You should not try to circumvent the issue by spawning away a task that does not require it to be Send, because if Tokio suspends our task at an .await while the task is holding the lock, some other task may be scheduled to run on the same thread, and that task may aslo try to lock the Mutex, which would result in a deadlock, as the task waiting to lock the mutex would preven the task holding the mutex to release the mutex.

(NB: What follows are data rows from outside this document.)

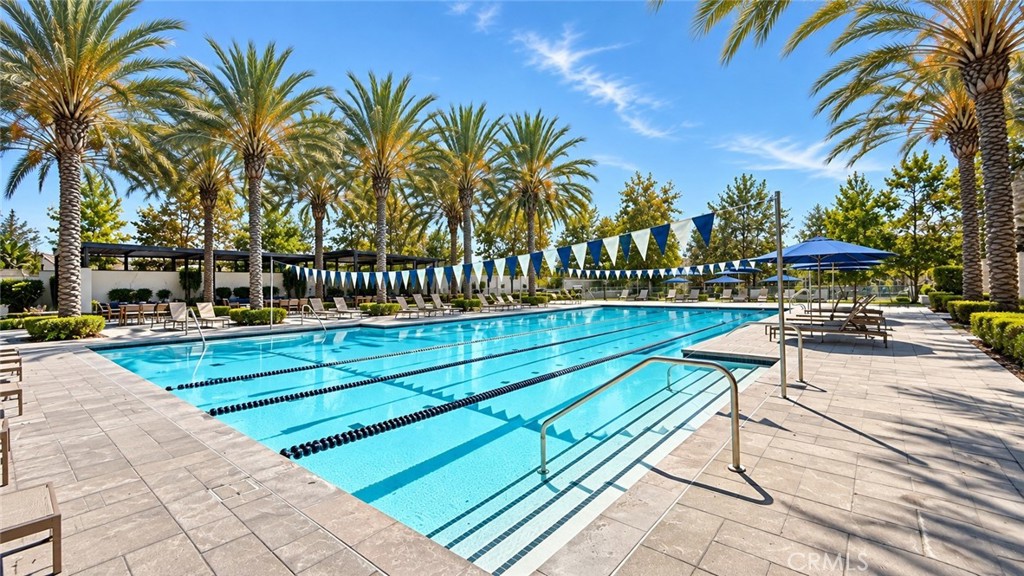 HOA Club House Pool - 58 Egret, Irvine CA 92618 - photo 9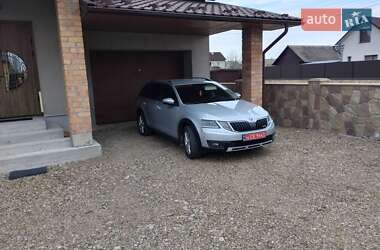 Универсал Skoda Octavia Scout 2018 в 
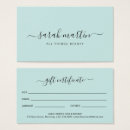 Search for hair stylist business gift certificates Nail salon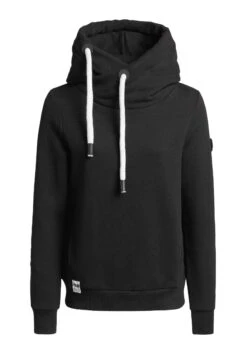 Khujo Karima - Hoodie - Schwarz -Khujo fa2eeffd6f71421e9fae1ae0b3e7dade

Restructure your code to not hold a lock across an .await

The safest way to handle a mutex is to wrap it in a struct, and lock the mutex only inside non-async methods on that struct.

use std::sync::Mutex

struct CanIncrement {
  mutex: Mutex<i32>,
}

impl CanIcrement {
  // This function is not marked async
  fn increment(&self) {
    let mut lock = self.mutex.lock.unwrap();
    *lock += 1;
  }
}


async fn increment_and_do_stuff(can_incr: &CanIncrement) {
  can_incr.increment();
  do_something_async().await;
}

Tasks, Threads, and Contention

Using a blocking mutex to guard short critical sections is an acceptable strategy when contention is minimal. When a lock is contended, the thread executing the task must block and wait on the mutex. This will not only block the current task, but it will also vlock all other tasks scheduled on the current thread.

If contention on a synchronous mutex becomes a problem, the best fix is rarely to switch to the Tokio Mutex. Instead, the options to consider are:

  • Let a dedicated task manage state and use message passing
  • Shard the mutex
  • Restructure the code to avoid the mutex

Mutex Sharding

In our use case, each key is independent, mutex sharding will work well. To do this, instead of having a single Mutex<HashMap<_, _>> instance, we would introduce N distinct instances.

type ShardedDb = Arc<Vec<Mutex<HashMap<String, Vec<u8>>>>>;

fn new_sharded_db(num_shards: usize) -> ShardedDb {
  let mut db = Vec::with_capacity(num_shards);
  for _ in 0..num_shards {
    db.push(Mutex::new(HashMap::new()));
  }
  Arc::new(db)
}

Then, finding a cell for any given key becomes a two-step process. First, the key is used to identify which shard it is a part of. Then, the key is looked up in the HashMap.

let shard = db[hash(key) % db.len()].lock().unwrap();
shard.insert(key, value);

The dashmap crate provides a implementation of a sharded HashMap that is a little more sophisticated. There are also crates for concurrent hash table implementations called leapfrog and flurry while the latter is a part of Java's ConcurrentHashMap data structure.